In other words, Kyle Kashuv was willing to give Harvard a choice: either to admit him, or to condemn itself forever.

What a wonderful opportunity for institutional redemption.

Harvard has made its share of mistakes, as I’ve pointed out from time to time. Dismissing Barry Sullivan from his deanship for defending an unpopular legal client was a very recent one. But Harvard made the right call on Kyle Kashuv. You could say that a display of juvenile one-upsmanship, however offensive, should not in and of itself cost one a college admission (except that sixteen is not juvenile, and the post revealed was not Kashuv’s only racist one). You could say that stepping figuratively over the bodies of your slain classmates to become a junior spokesman for the gun lobby was not an utterly cynical act of self-promotion but an expression of sincere principle. But you can’t tell the university you’re applying to to prove it isn’t racist by accepting your explanation of your own racism. You can’t conveniently wrap yourself in your Jewish heritage after saying that Jews should be exterminated.

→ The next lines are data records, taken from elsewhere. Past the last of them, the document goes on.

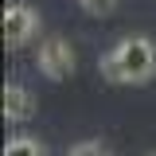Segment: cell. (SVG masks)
<instances>
[{
    "label": "cell",
    "mask_w": 156,
    "mask_h": 156,
    "mask_svg": "<svg viewBox=\"0 0 156 156\" xmlns=\"http://www.w3.org/2000/svg\"><path fill=\"white\" fill-rule=\"evenodd\" d=\"M35 31H39V16L31 4H8L4 8V47L8 51L27 47Z\"/></svg>",
    "instance_id": "3"
},
{
    "label": "cell",
    "mask_w": 156,
    "mask_h": 156,
    "mask_svg": "<svg viewBox=\"0 0 156 156\" xmlns=\"http://www.w3.org/2000/svg\"><path fill=\"white\" fill-rule=\"evenodd\" d=\"M35 62H39V70H43V78H51V82H62V78H70V74H74L78 55H74V47H70L62 35H47L43 43H39Z\"/></svg>",
    "instance_id": "2"
},
{
    "label": "cell",
    "mask_w": 156,
    "mask_h": 156,
    "mask_svg": "<svg viewBox=\"0 0 156 156\" xmlns=\"http://www.w3.org/2000/svg\"><path fill=\"white\" fill-rule=\"evenodd\" d=\"M4 156H47V152H43V144L35 136H16V140H8Z\"/></svg>",
    "instance_id": "5"
},
{
    "label": "cell",
    "mask_w": 156,
    "mask_h": 156,
    "mask_svg": "<svg viewBox=\"0 0 156 156\" xmlns=\"http://www.w3.org/2000/svg\"><path fill=\"white\" fill-rule=\"evenodd\" d=\"M148 156H156V152H148Z\"/></svg>",
    "instance_id": "8"
},
{
    "label": "cell",
    "mask_w": 156,
    "mask_h": 156,
    "mask_svg": "<svg viewBox=\"0 0 156 156\" xmlns=\"http://www.w3.org/2000/svg\"><path fill=\"white\" fill-rule=\"evenodd\" d=\"M31 109H35V98H31L27 86H16V82L4 86V117L8 121H27Z\"/></svg>",
    "instance_id": "4"
},
{
    "label": "cell",
    "mask_w": 156,
    "mask_h": 156,
    "mask_svg": "<svg viewBox=\"0 0 156 156\" xmlns=\"http://www.w3.org/2000/svg\"><path fill=\"white\" fill-rule=\"evenodd\" d=\"M66 156H113V152H109L101 140H82V144H78V148H70Z\"/></svg>",
    "instance_id": "6"
},
{
    "label": "cell",
    "mask_w": 156,
    "mask_h": 156,
    "mask_svg": "<svg viewBox=\"0 0 156 156\" xmlns=\"http://www.w3.org/2000/svg\"><path fill=\"white\" fill-rule=\"evenodd\" d=\"M101 74L109 82H148L156 74V43L148 35L121 39L113 51L101 58Z\"/></svg>",
    "instance_id": "1"
},
{
    "label": "cell",
    "mask_w": 156,
    "mask_h": 156,
    "mask_svg": "<svg viewBox=\"0 0 156 156\" xmlns=\"http://www.w3.org/2000/svg\"><path fill=\"white\" fill-rule=\"evenodd\" d=\"M86 12H94V16H105V12H113L117 8V0H78Z\"/></svg>",
    "instance_id": "7"
}]
</instances>
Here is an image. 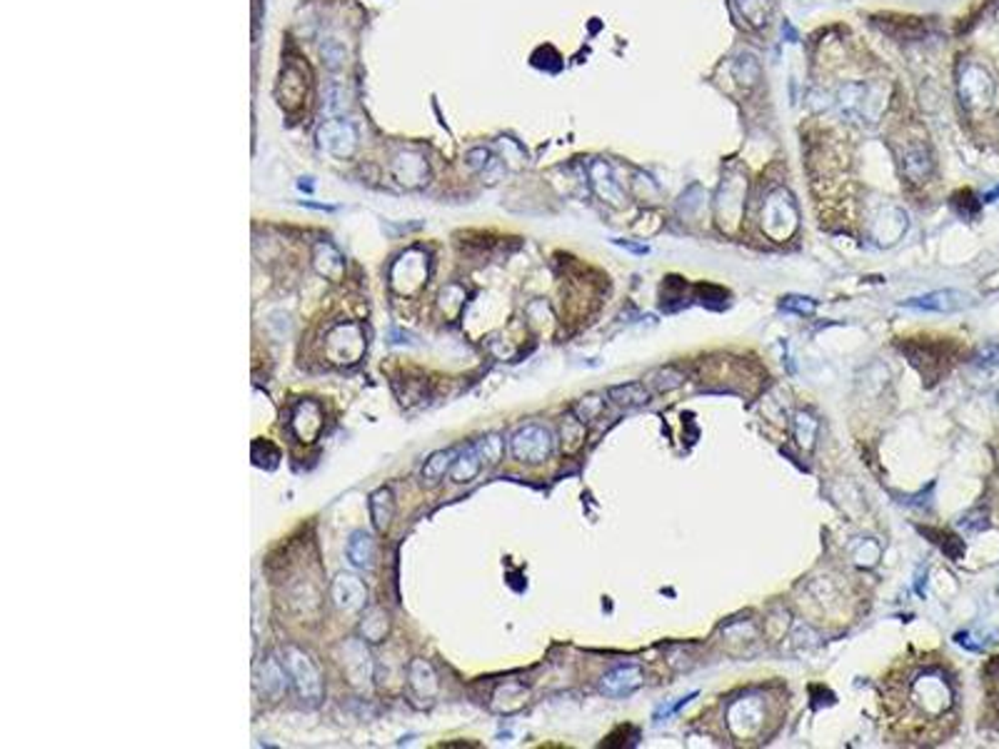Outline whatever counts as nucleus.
<instances>
[{
	"label": "nucleus",
	"instance_id": "obj_4",
	"mask_svg": "<svg viewBox=\"0 0 999 749\" xmlns=\"http://www.w3.org/2000/svg\"><path fill=\"white\" fill-rule=\"evenodd\" d=\"M762 225L772 240H784L797 227V207L792 203V195L784 187H774L764 197L762 205Z\"/></svg>",
	"mask_w": 999,
	"mask_h": 749
},
{
	"label": "nucleus",
	"instance_id": "obj_17",
	"mask_svg": "<svg viewBox=\"0 0 999 749\" xmlns=\"http://www.w3.org/2000/svg\"><path fill=\"white\" fill-rule=\"evenodd\" d=\"M277 98H280V105L285 110H295L303 98H305V78L303 73L295 65H287L283 73H280V83H277Z\"/></svg>",
	"mask_w": 999,
	"mask_h": 749
},
{
	"label": "nucleus",
	"instance_id": "obj_3",
	"mask_svg": "<svg viewBox=\"0 0 999 749\" xmlns=\"http://www.w3.org/2000/svg\"><path fill=\"white\" fill-rule=\"evenodd\" d=\"M280 660L285 664L287 674H290V682L295 687L297 697L307 704H317L325 694V684H323V674L315 667L313 657L307 654L305 650H300L295 644H285L280 650Z\"/></svg>",
	"mask_w": 999,
	"mask_h": 749
},
{
	"label": "nucleus",
	"instance_id": "obj_22",
	"mask_svg": "<svg viewBox=\"0 0 999 749\" xmlns=\"http://www.w3.org/2000/svg\"><path fill=\"white\" fill-rule=\"evenodd\" d=\"M643 684V674L637 667H620V670L610 672L603 680V692L610 694V697H623V694H630L633 690H637Z\"/></svg>",
	"mask_w": 999,
	"mask_h": 749
},
{
	"label": "nucleus",
	"instance_id": "obj_10",
	"mask_svg": "<svg viewBox=\"0 0 999 749\" xmlns=\"http://www.w3.org/2000/svg\"><path fill=\"white\" fill-rule=\"evenodd\" d=\"M994 95V83L982 65H967L960 75V98L967 108H984Z\"/></svg>",
	"mask_w": 999,
	"mask_h": 749
},
{
	"label": "nucleus",
	"instance_id": "obj_23",
	"mask_svg": "<svg viewBox=\"0 0 999 749\" xmlns=\"http://www.w3.org/2000/svg\"><path fill=\"white\" fill-rule=\"evenodd\" d=\"M393 514H395V494L390 487H380V490L370 494V517H373V524L380 533H387V527L393 523Z\"/></svg>",
	"mask_w": 999,
	"mask_h": 749
},
{
	"label": "nucleus",
	"instance_id": "obj_15",
	"mask_svg": "<svg viewBox=\"0 0 999 749\" xmlns=\"http://www.w3.org/2000/svg\"><path fill=\"white\" fill-rule=\"evenodd\" d=\"M485 467V460L480 454V447H477V440L467 443L465 447L457 450V457L453 467H450V480L455 484H467L473 483L477 477V473Z\"/></svg>",
	"mask_w": 999,
	"mask_h": 749
},
{
	"label": "nucleus",
	"instance_id": "obj_25",
	"mask_svg": "<svg viewBox=\"0 0 999 749\" xmlns=\"http://www.w3.org/2000/svg\"><path fill=\"white\" fill-rule=\"evenodd\" d=\"M610 400L614 404H620L624 410H633V407H643V404L650 403L653 397V390H647L644 383H627L617 384V387H610Z\"/></svg>",
	"mask_w": 999,
	"mask_h": 749
},
{
	"label": "nucleus",
	"instance_id": "obj_28",
	"mask_svg": "<svg viewBox=\"0 0 999 749\" xmlns=\"http://www.w3.org/2000/svg\"><path fill=\"white\" fill-rule=\"evenodd\" d=\"M733 75L743 88H754L762 78L760 60L754 58V55H750V53H744V55H740V58L734 60Z\"/></svg>",
	"mask_w": 999,
	"mask_h": 749
},
{
	"label": "nucleus",
	"instance_id": "obj_11",
	"mask_svg": "<svg viewBox=\"0 0 999 749\" xmlns=\"http://www.w3.org/2000/svg\"><path fill=\"white\" fill-rule=\"evenodd\" d=\"M874 25L894 40H920L922 35H927V20L902 15V13L874 15Z\"/></svg>",
	"mask_w": 999,
	"mask_h": 749
},
{
	"label": "nucleus",
	"instance_id": "obj_16",
	"mask_svg": "<svg viewBox=\"0 0 999 749\" xmlns=\"http://www.w3.org/2000/svg\"><path fill=\"white\" fill-rule=\"evenodd\" d=\"M313 265H315L317 275H323L325 280H340L343 273H345V263H343V255L333 243L327 240H320L315 247H313Z\"/></svg>",
	"mask_w": 999,
	"mask_h": 749
},
{
	"label": "nucleus",
	"instance_id": "obj_2",
	"mask_svg": "<svg viewBox=\"0 0 999 749\" xmlns=\"http://www.w3.org/2000/svg\"><path fill=\"white\" fill-rule=\"evenodd\" d=\"M904 355L910 357V363L920 374L927 380V384H934L942 374L950 373V367L957 363V347L947 343L944 337H907V343L902 345Z\"/></svg>",
	"mask_w": 999,
	"mask_h": 749
},
{
	"label": "nucleus",
	"instance_id": "obj_34",
	"mask_svg": "<svg viewBox=\"0 0 999 749\" xmlns=\"http://www.w3.org/2000/svg\"><path fill=\"white\" fill-rule=\"evenodd\" d=\"M467 163H470V168L487 170V165L493 163V158H490V153H487L485 148H477L473 150V153H467Z\"/></svg>",
	"mask_w": 999,
	"mask_h": 749
},
{
	"label": "nucleus",
	"instance_id": "obj_12",
	"mask_svg": "<svg viewBox=\"0 0 999 749\" xmlns=\"http://www.w3.org/2000/svg\"><path fill=\"white\" fill-rule=\"evenodd\" d=\"M393 175L403 187H420L425 185L430 178L425 158L415 150H400L393 160Z\"/></svg>",
	"mask_w": 999,
	"mask_h": 749
},
{
	"label": "nucleus",
	"instance_id": "obj_7",
	"mask_svg": "<svg viewBox=\"0 0 999 749\" xmlns=\"http://www.w3.org/2000/svg\"><path fill=\"white\" fill-rule=\"evenodd\" d=\"M340 667L350 684L365 690L373 680V654L363 637H350L340 644Z\"/></svg>",
	"mask_w": 999,
	"mask_h": 749
},
{
	"label": "nucleus",
	"instance_id": "obj_19",
	"mask_svg": "<svg viewBox=\"0 0 999 749\" xmlns=\"http://www.w3.org/2000/svg\"><path fill=\"white\" fill-rule=\"evenodd\" d=\"M345 554L353 567H357V570H370L373 560H375V540H373V534L365 533V530H357V533L350 534Z\"/></svg>",
	"mask_w": 999,
	"mask_h": 749
},
{
	"label": "nucleus",
	"instance_id": "obj_27",
	"mask_svg": "<svg viewBox=\"0 0 999 749\" xmlns=\"http://www.w3.org/2000/svg\"><path fill=\"white\" fill-rule=\"evenodd\" d=\"M734 8L750 28H764L772 13V0H734Z\"/></svg>",
	"mask_w": 999,
	"mask_h": 749
},
{
	"label": "nucleus",
	"instance_id": "obj_14",
	"mask_svg": "<svg viewBox=\"0 0 999 749\" xmlns=\"http://www.w3.org/2000/svg\"><path fill=\"white\" fill-rule=\"evenodd\" d=\"M257 684H260V692L270 697V700H277L283 697L290 684V674H287L283 660H275V657H267L260 664L257 670Z\"/></svg>",
	"mask_w": 999,
	"mask_h": 749
},
{
	"label": "nucleus",
	"instance_id": "obj_31",
	"mask_svg": "<svg viewBox=\"0 0 999 749\" xmlns=\"http://www.w3.org/2000/svg\"><path fill=\"white\" fill-rule=\"evenodd\" d=\"M583 437H584L583 420H580V417H574V414H567L563 423V440L564 444H567V450H574L577 444L583 443Z\"/></svg>",
	"mask_w": 999,
	"mask_h": 749
},
{
	"label": "nucleus",
	"instance_id": "obj_30",
	"mask_svg": "<svg viewBox=\"0 0 999 749\" xmlns=\"http://www.w3.org/2000/svg\"><path fill=\"white\" fill-rule=\"evenodd\" d=\"M477 447H480V454H483L485 464H495L503 460L504 443L500 434H485V437H480V440H477Z\"/></svg>",
	"mask_w": 999,
	"mask_h": 749
},
{
	"label": "nucleus",
	"instance_id": "obj_32",
	"mask_svg": "<svg viewBox=\"0 0 999 749\" xmlns=\"http://www.w3.org/2000/svg\"><path fill=\"white\" fill-rule=\"evenodd\" d=\"M952 205H954V210H957L962 217H972L980 213V200L974 197L972 190H960L957 195L952 197Z\"/></svg>",
	"mask_w": 999,
	"mask_h": 749
},
{
	"label": "nucleus",
	"instance_id": "obj_21",
	"mask_svg": "<svg viewBox=\"0 0 999 749\" xmlns=\"http://www.w3.org/2000/svg\"><path fill=\"white\" fill-rule=\"evenodd\" d=\"M590 180H593V187L597 190V195L607 200V203H614L620 205L623 203V190L614 183L613 173H610V165L604 160H594L590 165Z\"/></svg>",
	"mask_w": 999,
	"mask_h": 749
},
{
	"label": "nucleus",
	"instance_id": "obj_35",
	"mask_svg": "<svg viewBox=\"0 0 999 749\" xmlns=\"http://www.w3.org/2000/svg\"><path fill=\"white\" fill-rule=\"evenodd\" d=\"M782 305L787 307V310H797V313H812L814 310V303L807 300V297H787Z\"/></svg>",
	"mask_w": 999,
	"mask_h": 749
},
{
	"label": "nucleus",
	"instance_id": "obj_18",
	"mask_svg": "<svg viewBox=\"0 0 999 749\" xmlns=\"http://www.w3.org/2000/svg\"><path fill=\"white\" fill-rule=\"evenodd\" d=\"M967 305V295H962L957 290H937V293H930L924 297H914L907 303V307H917V310H934V313H952V310H960V307Z\"/></svg>",
	"mask_w": 999,
	"mask_h": 749
},
{
	"label": "nucleus",
	"instance_id": "obj_20",
	"mask_svg": "<svg viewBox=\"0 0 999 749\" xmlns=\"http://www.w3.org/2000/svg\"><path fill=\"white\" fill-rule=\"evenodd\" d=\"M902 173L907 175V180L912 183H922L932 173V155L930 150L924 145H910L902 155Z\"/></svg>",
	"mask_w": 999,
	"mask_h": 749
},
{
	"label": "nucleus",
	"instance_id": "obj_5",
	"mask_svg": "<svg viewBox=\"0 0 999 749\" xmlns=\"http://www.w3.org/2000/svg\"><path fill=\"white\" fill-rule=\"evenodd\" d=\"M510 453L517 463L540 464L553 453V434L540 424H524L510 440Z\"/></svg>",
	"mask_w": 999,
	"mask_h": 749
},
{
	"label": "nucleus",
	"instance_id": "obj_13",
	"mask_svg": "<svg viewBox=\"0 0 999 749\" xmlns=\"http://www.w3.org/2000/svg\"><path fill=\"white\" fill-rule=\"evenodd\" d=\"M407 684H410V692L415 694L417 702H433L437 697V690H440L435 670L425 660H415L410 664V670H407Z\"/></svg>",
	"mask_w": 999,
	"mask_h": 749
},
{
	"label": "nucleus",
	"instance_id": "obj_26",
	"mask_svg": "<svg viewBox=\"0 0 999 749\" xmlns=\"http://www.w3.org/2000/svg\"><path fill=\"white\" fill-rule=\"evenodd\" d=\"M390 632V617L380 607H370L360 622V637L365 642H383Z\"/></svg>",
	"mask_w": 999,
	"mask_h": 749
},
{
	"label": "nucleus",
	"instance_id": "obj_1",
	"mask_svg": "<svg viewBox=\"0 0 999 749\" xmlns=\"http://www.w3.org/2000/svg\"><path fill=\"white\" fill-rule=\"evenodd\" d=\"M882 722L897 742L937 744L957 727V682L937 654H904L880 680Z\"/></svg>",
	"mask_w": 999,
	"mask_h": 749
},
{
	"label": "nucleus",
	"instance_id": "obj_9",
	"mask_svg": "<svg viewBox=\"0 0 999 749\" xmlns=\"http://www.w3.org/2000/svg\"><path fill=\"white\" fill-rule=\"evenodd\" d=\"M330 597L337 610L355 614L367 607V584L350 572H340L330 584Z\"/></svg>",
	"mask_w": 999,
	"mask_h": 749
},
{
	"label": "nucleus",
	"instance_id": "obj_29",
	"mask_svg": "<svg viewBox=\"0 0 999 749\" xmlns=\"http://www.w3.org/2000/svg\"><path fill=\"white\" fill-rule=\"evenodd\" d=\"M684 383V373H680L677 367L670 365L664 370H657V373L650 374L647 384L653 387V393H670L674 387H680Z\"/></svg>",
	"mask_w": 999,
	"mask_h": 749
},
{
	"label": "nucleus",
	"instance_id": "obj_6",
	"mask_svg": "<svg viewBox=\"0 0 999 749\" xmlns=\"http://www.w3.org/2000/svg\"><path fill=\"white\" fill-rule=\"evenodd\" d=\"M427 275H430V263H427V255L423 250H407L403 255L397 257V263L393 265V287L400 295H415L420 287L425 285Z\"/></svg>",
	"mask_w": 999,
	"mask_h": 749
},
{
	"label": "nucleus",
	"instance_id": "obj_24",
	"mask_svg": "<svg viewBox=\"0 0 999 749\" xmlns=\"http://www.w3.org/2000/svg\"><path fill=\"white\" fill-rule=\"evenodd\" d=\"M457 447H447V450H440V453H433L423 464L420 470V477L425 484H437L445 474H450V467L455 463Z\"/></svg>",
	"mask_w": 999,
	"mask_h": 749
},
{
	"label": "nucleus",
	"instance_id": "obj_33",
	"mask_svg": "<svg viewBox=\"0 0 999 749\" xmlns=\"http://www.w3.org/2000/svg\"><path fill=\"white\" fill-rule=\"evenodd\" d=\"M320 53H323V58L327 60V65H330V68H337V65L343 63V58H345V53H343V48L337 45L335 40H325V43H323V48H320Z\"/></svg>",
	"mask_w": 999,
	"mask_h": 749
},
{
	"label": "nucleus",
	"instance_id": "obj_8",
	"mask_svg": "<svg viewBox=\"0 0 999 749\" xmlns=\"http://www.w3.org/2000/svg\"><path fill=\"white\" fill-rule=\"evenodd\" d=\"M317 145L337 160L353 158L357 150L355 125L340 118L325 120V123L317 128Z\"/></svg>",
	"mask_w": 999,
	"mask_h": 749
}]
</instances>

The Jewish students at Harvard don’t need the embarrassment and offense of Kyle Kashuv in their midst. Black students at Harvard don’t need someone who makes their own education seem disvalued. Yes, Harvard has discriminated against both groups in the past. But that is all the more reason to spare them the insult Kashuv’s presence would bring.

As for Kashuv himself, he will certainly land on his feet. Anyone with his capacity for self-serving mendacity and his complete absence of principle will surely find a home in modern conservatism.